[Begin DATA PROVIDED]
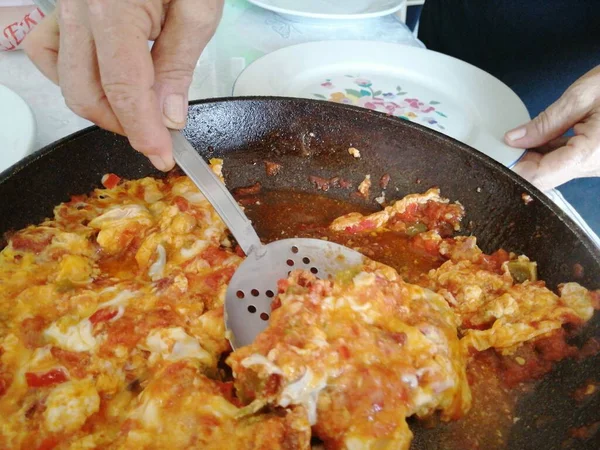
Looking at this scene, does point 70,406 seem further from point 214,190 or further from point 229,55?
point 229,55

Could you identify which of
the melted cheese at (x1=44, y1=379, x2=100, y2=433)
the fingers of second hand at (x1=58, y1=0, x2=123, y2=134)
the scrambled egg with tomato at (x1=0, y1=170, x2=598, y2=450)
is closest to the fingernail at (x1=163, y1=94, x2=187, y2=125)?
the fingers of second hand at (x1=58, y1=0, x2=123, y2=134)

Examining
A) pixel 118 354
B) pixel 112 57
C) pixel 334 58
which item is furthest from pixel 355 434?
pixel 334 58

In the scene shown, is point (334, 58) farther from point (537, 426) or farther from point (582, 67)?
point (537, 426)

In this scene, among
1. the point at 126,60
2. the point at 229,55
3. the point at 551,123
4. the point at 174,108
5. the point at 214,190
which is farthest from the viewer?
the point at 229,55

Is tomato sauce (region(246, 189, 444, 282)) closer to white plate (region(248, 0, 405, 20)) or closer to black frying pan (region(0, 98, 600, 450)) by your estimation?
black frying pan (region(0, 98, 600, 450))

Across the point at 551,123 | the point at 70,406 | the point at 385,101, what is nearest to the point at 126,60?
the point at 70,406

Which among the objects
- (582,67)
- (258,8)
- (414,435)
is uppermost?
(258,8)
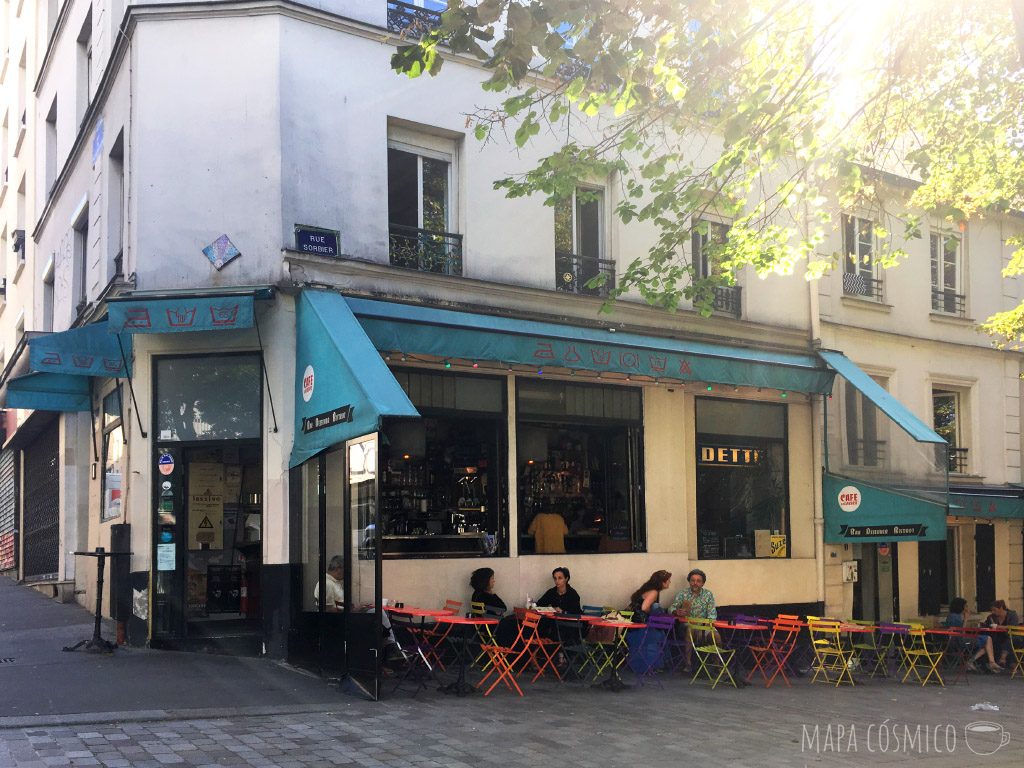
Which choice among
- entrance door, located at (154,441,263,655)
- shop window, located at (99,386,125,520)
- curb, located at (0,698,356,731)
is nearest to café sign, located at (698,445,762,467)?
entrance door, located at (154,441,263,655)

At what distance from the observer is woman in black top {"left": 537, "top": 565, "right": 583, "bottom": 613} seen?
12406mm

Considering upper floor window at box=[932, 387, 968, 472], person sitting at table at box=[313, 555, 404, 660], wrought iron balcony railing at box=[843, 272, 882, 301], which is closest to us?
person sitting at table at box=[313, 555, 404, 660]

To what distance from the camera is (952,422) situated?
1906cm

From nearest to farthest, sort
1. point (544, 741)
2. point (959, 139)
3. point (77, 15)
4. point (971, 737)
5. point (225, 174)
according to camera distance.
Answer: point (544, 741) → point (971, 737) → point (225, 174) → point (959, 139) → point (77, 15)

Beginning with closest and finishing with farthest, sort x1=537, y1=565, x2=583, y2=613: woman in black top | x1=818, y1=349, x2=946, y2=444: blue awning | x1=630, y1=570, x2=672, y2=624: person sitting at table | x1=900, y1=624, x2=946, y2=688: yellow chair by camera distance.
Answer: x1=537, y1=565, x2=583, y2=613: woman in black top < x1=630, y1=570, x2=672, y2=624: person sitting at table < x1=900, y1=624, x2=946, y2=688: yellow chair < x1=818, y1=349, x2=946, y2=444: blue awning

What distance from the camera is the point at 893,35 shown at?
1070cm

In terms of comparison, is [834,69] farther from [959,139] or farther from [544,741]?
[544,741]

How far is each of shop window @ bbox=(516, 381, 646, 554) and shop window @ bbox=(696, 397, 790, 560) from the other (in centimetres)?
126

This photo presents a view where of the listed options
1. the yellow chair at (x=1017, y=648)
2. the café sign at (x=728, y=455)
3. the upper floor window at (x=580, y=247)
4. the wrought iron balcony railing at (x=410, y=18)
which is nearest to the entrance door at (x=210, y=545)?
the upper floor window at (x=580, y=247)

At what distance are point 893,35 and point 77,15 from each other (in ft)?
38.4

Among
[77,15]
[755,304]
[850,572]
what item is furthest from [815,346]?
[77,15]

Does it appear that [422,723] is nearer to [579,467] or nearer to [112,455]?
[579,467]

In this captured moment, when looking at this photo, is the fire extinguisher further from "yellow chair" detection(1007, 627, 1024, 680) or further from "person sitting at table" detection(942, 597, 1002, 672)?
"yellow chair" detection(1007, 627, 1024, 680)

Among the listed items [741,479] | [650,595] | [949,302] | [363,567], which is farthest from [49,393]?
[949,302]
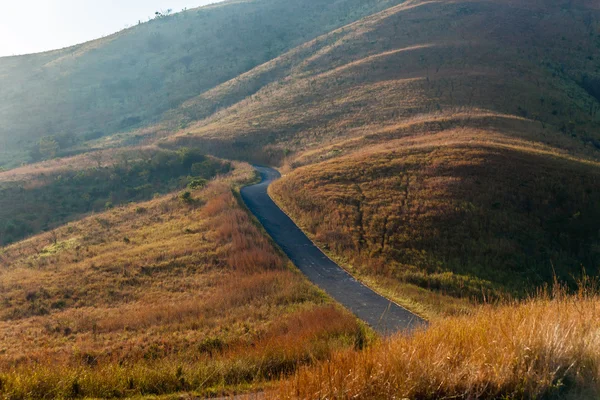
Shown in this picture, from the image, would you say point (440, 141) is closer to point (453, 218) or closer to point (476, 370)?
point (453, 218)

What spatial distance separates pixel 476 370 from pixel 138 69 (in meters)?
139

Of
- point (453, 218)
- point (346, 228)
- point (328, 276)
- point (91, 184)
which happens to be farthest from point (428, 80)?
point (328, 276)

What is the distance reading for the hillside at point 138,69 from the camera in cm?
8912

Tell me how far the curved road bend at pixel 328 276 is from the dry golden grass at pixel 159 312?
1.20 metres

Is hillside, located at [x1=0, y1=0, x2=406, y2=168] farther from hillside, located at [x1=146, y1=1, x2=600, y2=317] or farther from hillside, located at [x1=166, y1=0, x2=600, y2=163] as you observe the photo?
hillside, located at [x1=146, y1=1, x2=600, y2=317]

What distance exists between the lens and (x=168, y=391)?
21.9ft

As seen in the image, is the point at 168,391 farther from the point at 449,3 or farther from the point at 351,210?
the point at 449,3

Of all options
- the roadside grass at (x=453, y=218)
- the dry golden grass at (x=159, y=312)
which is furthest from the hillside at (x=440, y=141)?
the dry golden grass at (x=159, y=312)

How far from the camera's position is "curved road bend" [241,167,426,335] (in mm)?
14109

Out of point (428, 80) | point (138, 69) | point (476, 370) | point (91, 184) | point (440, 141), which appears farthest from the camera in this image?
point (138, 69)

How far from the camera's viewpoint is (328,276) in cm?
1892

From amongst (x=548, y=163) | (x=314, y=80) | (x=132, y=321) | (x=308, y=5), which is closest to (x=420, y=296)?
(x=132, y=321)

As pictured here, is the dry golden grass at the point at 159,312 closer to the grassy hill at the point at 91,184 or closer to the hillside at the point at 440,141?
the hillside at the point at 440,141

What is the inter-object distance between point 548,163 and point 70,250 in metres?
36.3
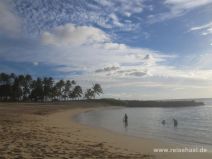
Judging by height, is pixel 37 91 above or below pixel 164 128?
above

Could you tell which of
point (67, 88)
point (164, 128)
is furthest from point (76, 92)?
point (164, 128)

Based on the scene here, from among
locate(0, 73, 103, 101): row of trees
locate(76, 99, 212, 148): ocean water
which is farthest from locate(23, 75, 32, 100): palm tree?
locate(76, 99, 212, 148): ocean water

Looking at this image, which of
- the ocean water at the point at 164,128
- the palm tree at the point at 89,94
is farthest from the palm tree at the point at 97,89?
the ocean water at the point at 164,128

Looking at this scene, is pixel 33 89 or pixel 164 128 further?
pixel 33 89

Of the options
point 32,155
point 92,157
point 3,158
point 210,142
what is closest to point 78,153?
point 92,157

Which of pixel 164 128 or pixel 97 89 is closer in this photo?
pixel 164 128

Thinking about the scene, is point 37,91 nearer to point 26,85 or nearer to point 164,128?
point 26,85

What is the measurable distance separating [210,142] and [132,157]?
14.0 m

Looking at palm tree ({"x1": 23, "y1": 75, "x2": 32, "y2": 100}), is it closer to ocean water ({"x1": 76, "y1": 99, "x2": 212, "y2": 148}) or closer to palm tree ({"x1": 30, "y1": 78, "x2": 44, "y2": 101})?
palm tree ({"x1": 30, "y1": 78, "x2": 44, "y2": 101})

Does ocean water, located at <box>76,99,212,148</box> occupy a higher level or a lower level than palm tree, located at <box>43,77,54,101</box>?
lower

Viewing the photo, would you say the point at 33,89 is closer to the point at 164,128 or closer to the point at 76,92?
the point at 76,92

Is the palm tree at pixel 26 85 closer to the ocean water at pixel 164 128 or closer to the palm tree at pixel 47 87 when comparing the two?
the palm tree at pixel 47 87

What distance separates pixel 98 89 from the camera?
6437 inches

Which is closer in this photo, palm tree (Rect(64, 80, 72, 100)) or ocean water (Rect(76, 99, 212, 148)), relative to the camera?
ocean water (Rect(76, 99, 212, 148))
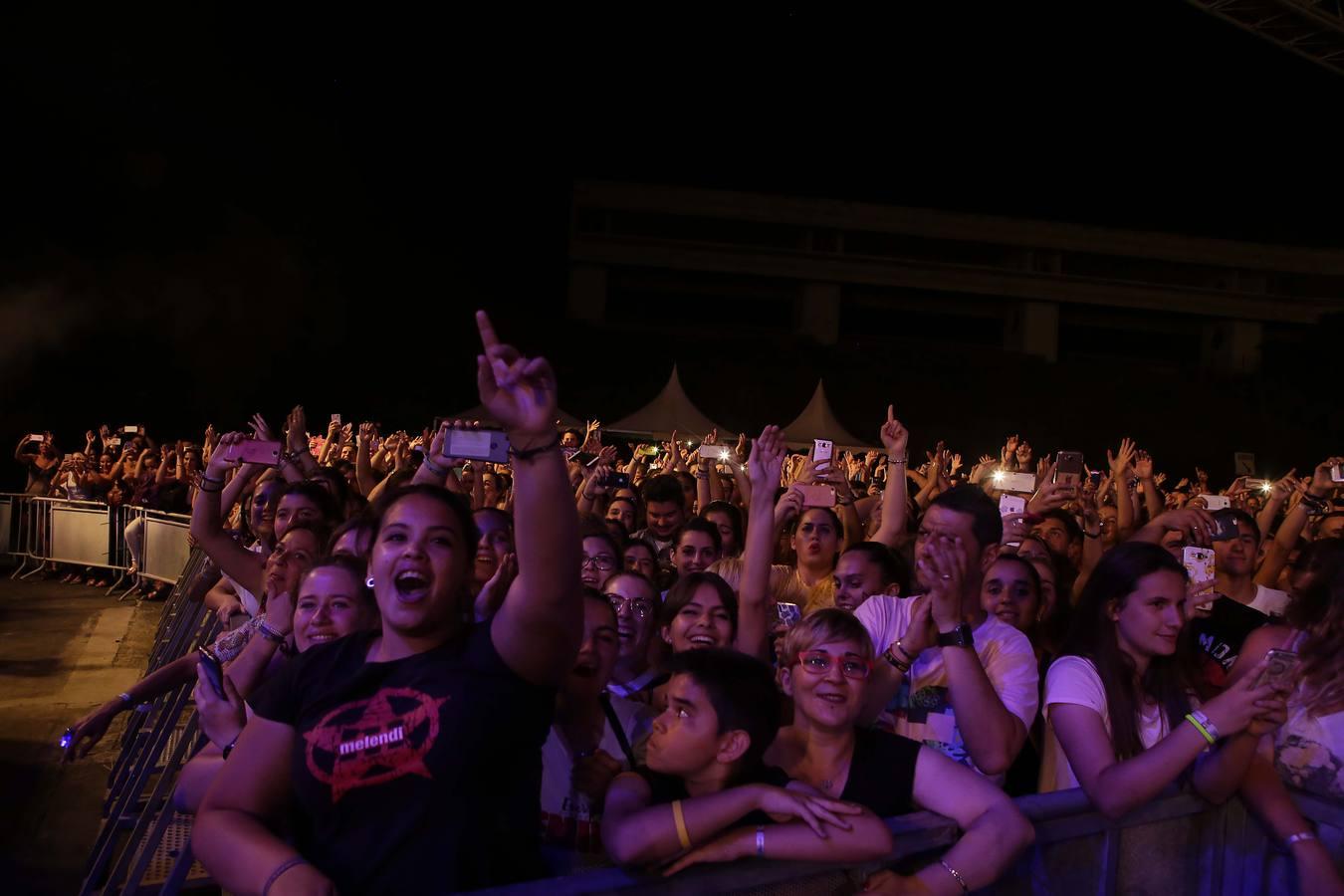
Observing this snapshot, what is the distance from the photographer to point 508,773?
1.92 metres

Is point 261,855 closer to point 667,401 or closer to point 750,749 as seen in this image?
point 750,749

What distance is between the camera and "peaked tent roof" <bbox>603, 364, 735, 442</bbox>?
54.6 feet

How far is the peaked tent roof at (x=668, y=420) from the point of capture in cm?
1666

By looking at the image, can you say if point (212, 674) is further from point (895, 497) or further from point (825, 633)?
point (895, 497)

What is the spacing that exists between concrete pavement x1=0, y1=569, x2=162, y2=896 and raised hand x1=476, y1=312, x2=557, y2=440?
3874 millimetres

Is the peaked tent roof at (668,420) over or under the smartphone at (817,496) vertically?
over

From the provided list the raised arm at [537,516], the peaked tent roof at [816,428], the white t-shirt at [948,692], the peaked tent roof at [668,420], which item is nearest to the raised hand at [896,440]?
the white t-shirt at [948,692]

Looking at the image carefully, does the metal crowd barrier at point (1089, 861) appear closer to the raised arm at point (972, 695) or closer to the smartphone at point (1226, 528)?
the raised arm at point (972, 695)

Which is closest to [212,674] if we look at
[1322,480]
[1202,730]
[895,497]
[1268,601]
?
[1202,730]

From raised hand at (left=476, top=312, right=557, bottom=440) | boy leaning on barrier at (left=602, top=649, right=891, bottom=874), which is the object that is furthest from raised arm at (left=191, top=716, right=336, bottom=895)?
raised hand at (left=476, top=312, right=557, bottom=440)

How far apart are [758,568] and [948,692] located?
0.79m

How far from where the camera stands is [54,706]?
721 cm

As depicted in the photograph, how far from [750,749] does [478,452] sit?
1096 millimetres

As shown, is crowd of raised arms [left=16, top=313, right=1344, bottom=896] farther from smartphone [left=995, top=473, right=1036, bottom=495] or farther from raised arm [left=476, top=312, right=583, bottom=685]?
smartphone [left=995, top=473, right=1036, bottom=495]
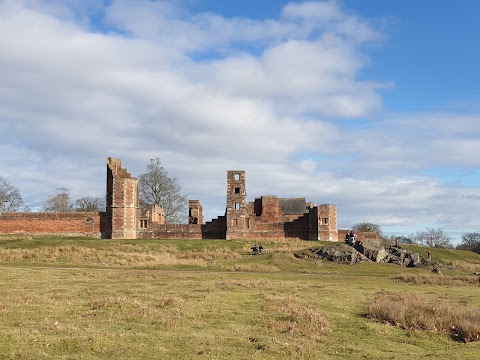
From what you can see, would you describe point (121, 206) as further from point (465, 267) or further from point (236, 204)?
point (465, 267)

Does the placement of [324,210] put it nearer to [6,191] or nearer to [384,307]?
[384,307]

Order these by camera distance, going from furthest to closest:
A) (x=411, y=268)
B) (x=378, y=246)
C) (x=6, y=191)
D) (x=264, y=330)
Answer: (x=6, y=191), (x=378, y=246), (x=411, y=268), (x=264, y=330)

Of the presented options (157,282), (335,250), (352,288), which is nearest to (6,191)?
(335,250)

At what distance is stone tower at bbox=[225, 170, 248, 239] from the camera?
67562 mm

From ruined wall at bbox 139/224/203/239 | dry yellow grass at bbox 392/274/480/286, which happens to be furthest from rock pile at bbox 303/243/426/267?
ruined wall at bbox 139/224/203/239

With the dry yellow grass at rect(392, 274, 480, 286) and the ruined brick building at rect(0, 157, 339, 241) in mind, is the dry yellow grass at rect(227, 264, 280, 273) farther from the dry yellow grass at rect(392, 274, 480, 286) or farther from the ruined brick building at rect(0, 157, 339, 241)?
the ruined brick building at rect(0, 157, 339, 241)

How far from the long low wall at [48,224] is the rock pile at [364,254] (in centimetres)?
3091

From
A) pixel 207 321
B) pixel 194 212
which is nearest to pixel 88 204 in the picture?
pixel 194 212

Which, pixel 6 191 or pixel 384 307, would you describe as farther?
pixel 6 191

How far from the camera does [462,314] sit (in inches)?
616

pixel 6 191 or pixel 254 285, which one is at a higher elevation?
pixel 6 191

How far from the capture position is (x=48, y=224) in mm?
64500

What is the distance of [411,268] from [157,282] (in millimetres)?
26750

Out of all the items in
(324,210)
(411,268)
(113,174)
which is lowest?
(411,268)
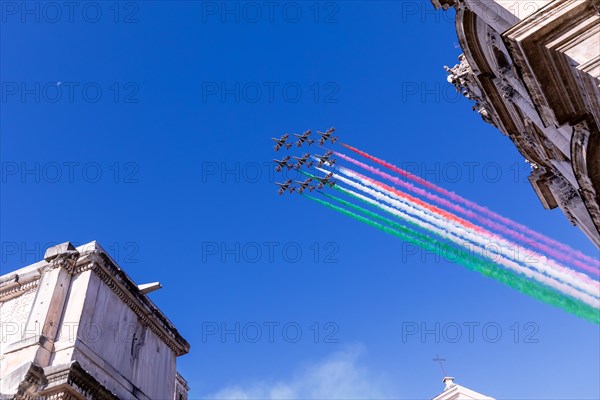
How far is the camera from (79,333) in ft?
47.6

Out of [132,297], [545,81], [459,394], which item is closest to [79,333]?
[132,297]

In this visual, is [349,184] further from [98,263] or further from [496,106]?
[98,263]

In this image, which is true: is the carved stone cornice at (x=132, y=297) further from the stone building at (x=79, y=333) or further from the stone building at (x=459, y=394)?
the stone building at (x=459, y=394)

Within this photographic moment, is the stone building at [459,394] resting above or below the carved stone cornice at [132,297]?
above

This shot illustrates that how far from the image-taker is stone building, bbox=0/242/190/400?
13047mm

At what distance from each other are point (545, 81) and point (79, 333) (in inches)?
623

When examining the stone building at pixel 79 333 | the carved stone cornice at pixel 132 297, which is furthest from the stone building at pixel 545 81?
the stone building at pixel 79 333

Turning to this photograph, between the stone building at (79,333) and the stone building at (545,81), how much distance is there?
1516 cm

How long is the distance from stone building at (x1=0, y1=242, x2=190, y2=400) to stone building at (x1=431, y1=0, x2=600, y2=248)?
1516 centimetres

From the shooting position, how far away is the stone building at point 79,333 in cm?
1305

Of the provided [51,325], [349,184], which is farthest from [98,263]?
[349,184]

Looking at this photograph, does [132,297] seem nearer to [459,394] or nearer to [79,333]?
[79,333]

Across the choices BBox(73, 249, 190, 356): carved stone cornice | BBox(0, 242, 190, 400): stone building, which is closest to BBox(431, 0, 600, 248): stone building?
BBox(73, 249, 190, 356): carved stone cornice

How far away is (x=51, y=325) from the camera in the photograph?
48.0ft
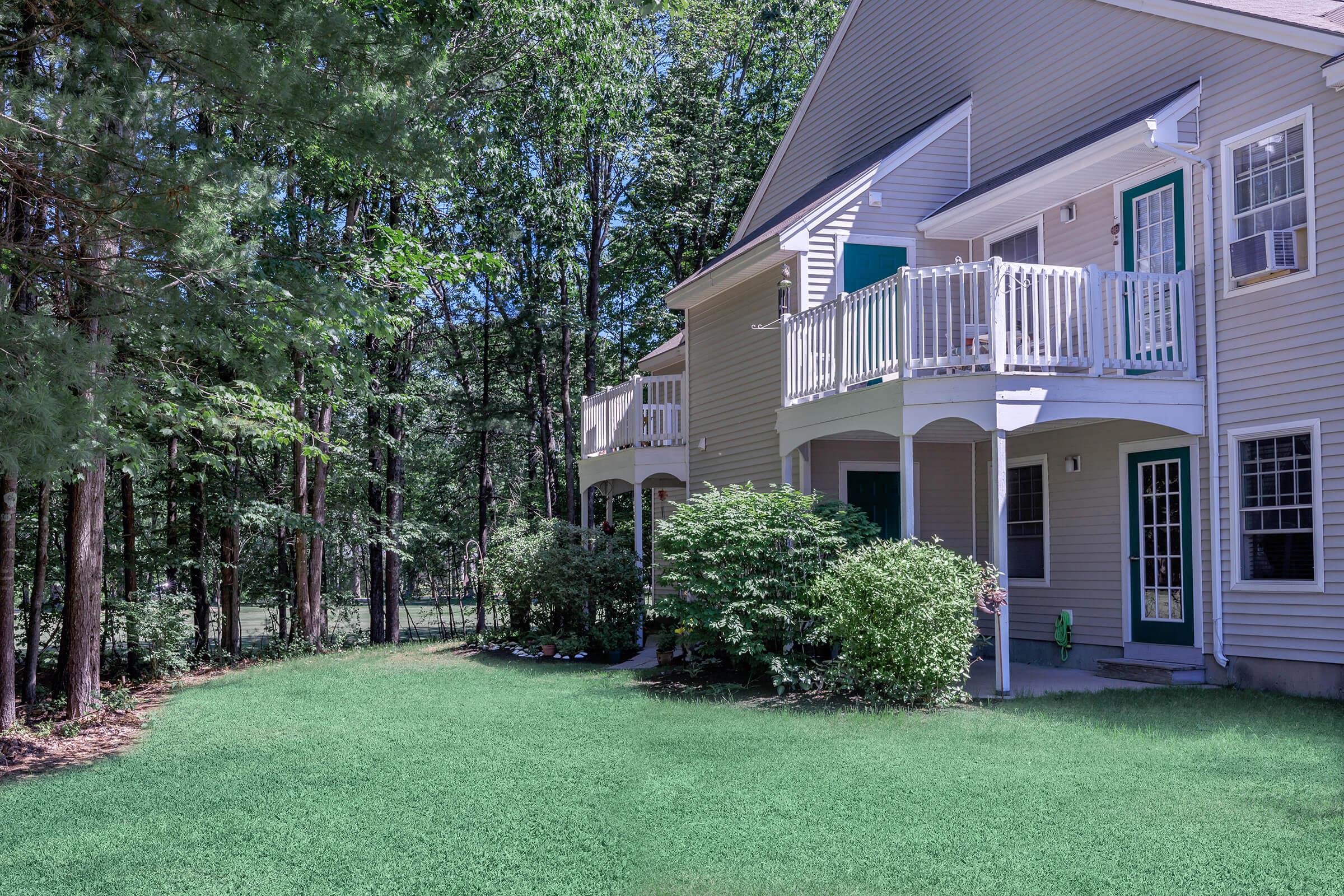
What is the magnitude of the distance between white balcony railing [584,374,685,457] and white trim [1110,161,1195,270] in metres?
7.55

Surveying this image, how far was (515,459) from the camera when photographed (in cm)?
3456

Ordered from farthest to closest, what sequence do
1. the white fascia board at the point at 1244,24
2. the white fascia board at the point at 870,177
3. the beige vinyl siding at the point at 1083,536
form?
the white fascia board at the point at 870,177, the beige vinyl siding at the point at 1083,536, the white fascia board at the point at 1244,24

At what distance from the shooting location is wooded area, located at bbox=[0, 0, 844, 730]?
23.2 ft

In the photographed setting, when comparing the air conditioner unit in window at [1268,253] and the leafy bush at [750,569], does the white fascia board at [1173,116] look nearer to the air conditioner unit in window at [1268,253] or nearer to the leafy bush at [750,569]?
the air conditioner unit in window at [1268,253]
[End DATA PROVIDED]
# WHAT YOU WILL DO
Reproduce verbatim the records from the line containing "Order these by" up to and including the line containing "y=268), (x=264, y=330)".

# SOLUTION FOR THIS EXERCISE
Order these by camera distance, going from furthest to closest:
A) (x=411, y=268)
B) (x=378, y=246)
C) (x=6, y=191)
D) (x=264, y=330)
Answer: (x=6, y=191), (x=378, y=246), (x=411, y=268), (x=264, y=330)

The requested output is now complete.